= What is needed =
Copy every one of the items below word for word, leaving out the pictures.

# start of Provided data

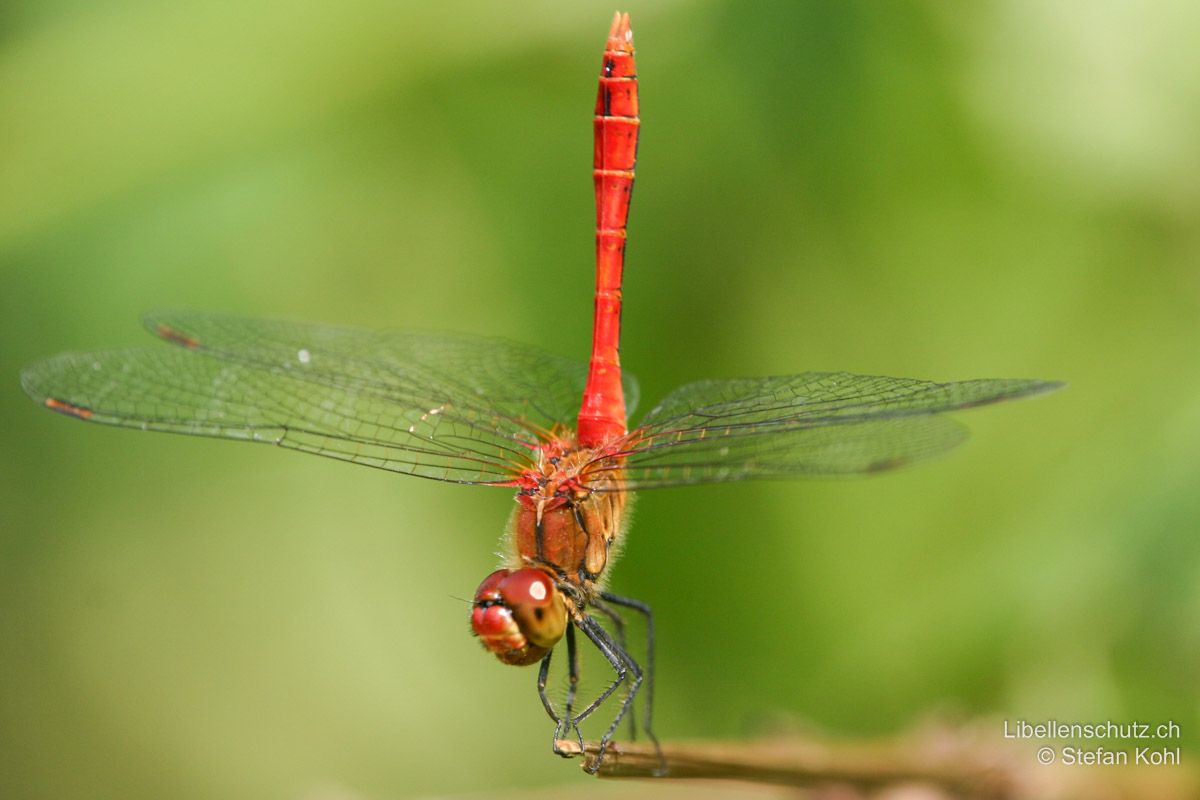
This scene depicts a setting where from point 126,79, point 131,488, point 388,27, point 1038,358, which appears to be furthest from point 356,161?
point 1038,358

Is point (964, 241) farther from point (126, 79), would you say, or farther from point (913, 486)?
point (126, 79)

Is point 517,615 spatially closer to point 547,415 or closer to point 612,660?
point 612,660

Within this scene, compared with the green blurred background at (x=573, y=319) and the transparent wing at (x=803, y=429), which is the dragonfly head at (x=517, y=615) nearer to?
the transparent wing at (x=803, y=429)

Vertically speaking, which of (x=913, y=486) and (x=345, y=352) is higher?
(x=345, y=352)

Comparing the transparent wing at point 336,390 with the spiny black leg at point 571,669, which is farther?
the transparent wing at point 336,390

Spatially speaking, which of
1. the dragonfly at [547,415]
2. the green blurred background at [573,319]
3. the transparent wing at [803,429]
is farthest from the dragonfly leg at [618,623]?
the green blurred background at [573,319]

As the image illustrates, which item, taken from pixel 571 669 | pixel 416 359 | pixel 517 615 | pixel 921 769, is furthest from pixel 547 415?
pixel 921 769

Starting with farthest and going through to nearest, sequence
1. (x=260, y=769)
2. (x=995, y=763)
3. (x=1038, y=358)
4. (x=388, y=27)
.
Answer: (x=260, y=769)
(x=388, y=27)
(x=1038, y=358)
(x=995, y=763)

# end of Provided data

= Task output =
This scene depicts a setting where from point 126,79, point 131,488, point 388,27, point 1038,358, which appears to be furthest from point 356,161?
point 1038,358

Is point (964, 241) farther from point (126, 79), would you say, or farther from point (913, 486)?
point (126, 79)

Is point 517,615 spatially closer to point 547,415 or closer to point 612,660?
point 612,660

Within this scene, compared with the green blurred background at (x=573, y=319) and the transparent wing at (x=803, y=429), which is the dragonfly head at (x=517, y=615) nearer to?
the transparent wing at (x=803, y=429)

Vertically speaking, which of (x=913, y=486) and (x=345, y=352) is higher?
(x=345, y=352)

Comparing the transparent wing at point 336,390 with the spiny black leg at point 571,669, which is farther?
the transparent wing at point 336,390

Spatially speaking, which of
1. the dragonfly at [547,415]
2. the green blurred background at [573,319]
3. the transparent wing at [803,429]
is farthest from the dragonfly leg at [618,623]?
the green blurred background at [573,319]

As the image illustrates, which item, taken from pixel 571 669 | pixel 416 359 | pixel 517 615 | pixel 921 769, is furthest from pixel 547 415?
pixel 921 769

Starting with farthest and going through to nearest, sequence
1. (x=260, y=769)
2. (x=995, y=763)
3. (x=1038, y=358)
4. (x=388, y=27)
.
Answer: (x=260, y=769)
(x=388, y=27)
(x=1038, y=358)
(x=995, y=763)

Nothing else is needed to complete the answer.